[Task details] Copy out again, unchanged, the listing below from the line that has "scientific name: Alcelaphus buselaphus" through the line that has "category: unidentified small mammal".

[Extracted records]
>>>>

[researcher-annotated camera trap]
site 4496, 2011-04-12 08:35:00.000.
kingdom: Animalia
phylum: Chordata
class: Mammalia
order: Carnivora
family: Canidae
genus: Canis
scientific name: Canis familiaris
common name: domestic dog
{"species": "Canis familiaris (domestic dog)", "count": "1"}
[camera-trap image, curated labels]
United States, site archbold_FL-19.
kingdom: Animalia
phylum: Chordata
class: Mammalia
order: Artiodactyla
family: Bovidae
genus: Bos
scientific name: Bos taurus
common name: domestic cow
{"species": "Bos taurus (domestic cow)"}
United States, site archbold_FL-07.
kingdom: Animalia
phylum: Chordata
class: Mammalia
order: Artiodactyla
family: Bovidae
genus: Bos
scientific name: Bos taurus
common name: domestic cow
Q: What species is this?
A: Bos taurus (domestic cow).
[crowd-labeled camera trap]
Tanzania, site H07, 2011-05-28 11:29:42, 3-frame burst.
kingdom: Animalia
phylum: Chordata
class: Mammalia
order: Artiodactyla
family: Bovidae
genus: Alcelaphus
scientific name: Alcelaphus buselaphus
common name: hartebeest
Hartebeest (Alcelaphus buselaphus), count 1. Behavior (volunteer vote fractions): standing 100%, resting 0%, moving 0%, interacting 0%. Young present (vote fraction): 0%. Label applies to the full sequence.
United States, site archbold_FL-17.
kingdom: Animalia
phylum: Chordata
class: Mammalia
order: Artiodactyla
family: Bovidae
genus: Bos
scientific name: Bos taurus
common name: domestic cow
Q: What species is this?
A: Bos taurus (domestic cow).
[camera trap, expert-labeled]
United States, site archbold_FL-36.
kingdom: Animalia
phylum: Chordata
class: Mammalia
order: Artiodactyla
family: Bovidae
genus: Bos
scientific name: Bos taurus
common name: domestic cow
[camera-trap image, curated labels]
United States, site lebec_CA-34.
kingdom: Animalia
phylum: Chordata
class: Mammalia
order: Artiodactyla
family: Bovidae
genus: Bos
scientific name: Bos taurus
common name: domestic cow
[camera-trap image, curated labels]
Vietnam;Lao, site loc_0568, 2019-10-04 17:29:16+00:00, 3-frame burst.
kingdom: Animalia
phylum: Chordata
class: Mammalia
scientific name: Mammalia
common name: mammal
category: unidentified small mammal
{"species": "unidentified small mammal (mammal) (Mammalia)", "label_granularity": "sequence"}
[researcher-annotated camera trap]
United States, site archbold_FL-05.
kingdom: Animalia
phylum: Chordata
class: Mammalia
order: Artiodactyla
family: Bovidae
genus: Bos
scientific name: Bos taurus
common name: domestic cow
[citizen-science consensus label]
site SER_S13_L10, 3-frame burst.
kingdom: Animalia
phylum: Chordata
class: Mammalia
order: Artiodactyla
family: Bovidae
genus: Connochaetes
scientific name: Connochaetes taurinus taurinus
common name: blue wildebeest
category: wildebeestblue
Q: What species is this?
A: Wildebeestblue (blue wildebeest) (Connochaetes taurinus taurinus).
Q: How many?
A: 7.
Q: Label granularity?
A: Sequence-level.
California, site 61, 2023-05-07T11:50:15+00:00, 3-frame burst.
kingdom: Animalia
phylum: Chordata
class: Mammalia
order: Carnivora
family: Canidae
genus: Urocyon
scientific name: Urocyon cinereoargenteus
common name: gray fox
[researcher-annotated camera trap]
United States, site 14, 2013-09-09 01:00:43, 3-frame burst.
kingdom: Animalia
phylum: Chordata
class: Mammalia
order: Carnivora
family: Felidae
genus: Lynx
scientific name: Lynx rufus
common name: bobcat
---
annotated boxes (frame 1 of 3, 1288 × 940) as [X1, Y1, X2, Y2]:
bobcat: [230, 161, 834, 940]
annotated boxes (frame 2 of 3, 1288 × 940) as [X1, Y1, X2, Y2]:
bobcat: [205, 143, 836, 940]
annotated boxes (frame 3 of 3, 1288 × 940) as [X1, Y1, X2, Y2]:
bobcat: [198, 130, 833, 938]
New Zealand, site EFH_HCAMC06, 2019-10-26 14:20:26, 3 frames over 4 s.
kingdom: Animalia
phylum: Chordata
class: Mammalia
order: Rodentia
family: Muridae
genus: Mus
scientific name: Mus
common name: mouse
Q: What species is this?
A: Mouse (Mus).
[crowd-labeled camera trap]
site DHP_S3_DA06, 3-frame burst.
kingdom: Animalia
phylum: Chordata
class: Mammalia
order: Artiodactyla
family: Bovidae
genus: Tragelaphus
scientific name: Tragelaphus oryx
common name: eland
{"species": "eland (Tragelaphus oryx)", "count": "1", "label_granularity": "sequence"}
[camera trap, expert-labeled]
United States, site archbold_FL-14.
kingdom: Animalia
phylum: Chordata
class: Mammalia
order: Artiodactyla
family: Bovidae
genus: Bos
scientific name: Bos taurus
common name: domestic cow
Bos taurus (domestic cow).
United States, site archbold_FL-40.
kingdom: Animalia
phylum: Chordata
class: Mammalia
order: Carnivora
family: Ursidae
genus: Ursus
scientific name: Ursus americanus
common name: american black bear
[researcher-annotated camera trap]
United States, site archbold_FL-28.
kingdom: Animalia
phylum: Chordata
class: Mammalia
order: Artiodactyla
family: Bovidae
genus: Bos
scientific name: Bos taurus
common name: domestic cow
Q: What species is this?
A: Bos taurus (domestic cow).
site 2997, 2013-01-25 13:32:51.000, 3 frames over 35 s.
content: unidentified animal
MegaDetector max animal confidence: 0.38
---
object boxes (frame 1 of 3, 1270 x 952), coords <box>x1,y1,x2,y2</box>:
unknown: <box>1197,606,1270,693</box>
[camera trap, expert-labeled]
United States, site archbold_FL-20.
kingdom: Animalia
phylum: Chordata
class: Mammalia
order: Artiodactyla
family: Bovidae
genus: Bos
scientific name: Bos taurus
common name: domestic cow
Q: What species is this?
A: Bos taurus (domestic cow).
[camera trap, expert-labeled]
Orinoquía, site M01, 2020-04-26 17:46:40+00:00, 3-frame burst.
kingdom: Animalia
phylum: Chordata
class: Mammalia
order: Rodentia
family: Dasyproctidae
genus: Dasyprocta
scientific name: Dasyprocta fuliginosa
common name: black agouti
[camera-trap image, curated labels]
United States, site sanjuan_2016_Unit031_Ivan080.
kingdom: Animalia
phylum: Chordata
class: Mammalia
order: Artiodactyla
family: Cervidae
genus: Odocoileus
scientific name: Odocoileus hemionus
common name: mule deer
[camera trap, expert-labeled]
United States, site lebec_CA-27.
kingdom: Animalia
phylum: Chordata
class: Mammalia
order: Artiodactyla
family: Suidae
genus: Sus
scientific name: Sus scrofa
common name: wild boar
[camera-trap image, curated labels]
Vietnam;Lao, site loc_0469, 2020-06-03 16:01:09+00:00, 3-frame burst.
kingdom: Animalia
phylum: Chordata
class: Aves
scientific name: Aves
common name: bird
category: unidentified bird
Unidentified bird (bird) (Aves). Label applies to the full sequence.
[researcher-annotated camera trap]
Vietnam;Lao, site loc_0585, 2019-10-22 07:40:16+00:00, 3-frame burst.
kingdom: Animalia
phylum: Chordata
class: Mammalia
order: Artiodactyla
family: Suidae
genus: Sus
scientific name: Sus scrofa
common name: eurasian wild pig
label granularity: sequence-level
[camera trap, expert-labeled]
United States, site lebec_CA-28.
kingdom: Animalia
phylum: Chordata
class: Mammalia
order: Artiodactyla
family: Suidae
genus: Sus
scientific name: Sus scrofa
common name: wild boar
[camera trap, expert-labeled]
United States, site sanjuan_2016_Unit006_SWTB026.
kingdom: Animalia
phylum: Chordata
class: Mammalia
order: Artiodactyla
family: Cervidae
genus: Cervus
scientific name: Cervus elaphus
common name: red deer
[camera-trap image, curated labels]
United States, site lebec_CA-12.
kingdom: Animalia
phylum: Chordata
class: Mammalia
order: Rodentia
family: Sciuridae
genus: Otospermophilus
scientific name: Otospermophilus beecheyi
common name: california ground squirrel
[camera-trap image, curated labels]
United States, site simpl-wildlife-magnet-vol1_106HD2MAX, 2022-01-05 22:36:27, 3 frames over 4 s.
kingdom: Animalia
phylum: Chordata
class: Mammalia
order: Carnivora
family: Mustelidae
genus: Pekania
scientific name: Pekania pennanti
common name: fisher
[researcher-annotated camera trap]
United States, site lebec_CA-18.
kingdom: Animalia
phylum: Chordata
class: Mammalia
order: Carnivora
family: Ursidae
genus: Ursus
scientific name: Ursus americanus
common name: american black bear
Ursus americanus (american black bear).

<<<<

[Written answer]
scientific name: Alcelaphus buselaphus
common name: hartebeest
Hartebeest (Alcelaphus buselaphus), count 1. Behavior (volunteer vote fractions): standing 100%, resting 0%, moving 0%, interacting 0%. Young present (vote fraction): 0%. Label applies to the full sequence.
United States, site archbold_FL-17.
kingdom: Animalia
phylum: Chordata
class: Mammalia
order: Artiodactyla
family: Bovidae
genus: Bos
scientific name: Bos taurus
common name: domestic cow
Q: What species is this?
A: Bos taurus (domestic cow).
[camera trap, expert-labeled]
United States, site archbold_FL-36.
kingdom: Animalia
phylum: Chordata
class: Mammalia
order: Artiodactyla
family: Bovidae
genus: Bos
scientific name: Bos taurus
common name: domestic cow
[camera-trap image, curated labels]
United States, site lebec_CA-34.
kingdom: Animalia
phylum: Chordata
class: Mammalia
order: Artiodactyla
family: Bovidae
genus: Bos
scientific name: Bos taurus
common name: domestic cow
[camera-trap image, curated labels]
Vietnam;Lao, site loc_0568, 2019-10-04 17:29:16+00:00, 3-frame burst.
kingdom: Animalia
phylum: Chordata
class: Mammalia
scientific name: Mammalia
common name: mammal
category: unidentified small mammal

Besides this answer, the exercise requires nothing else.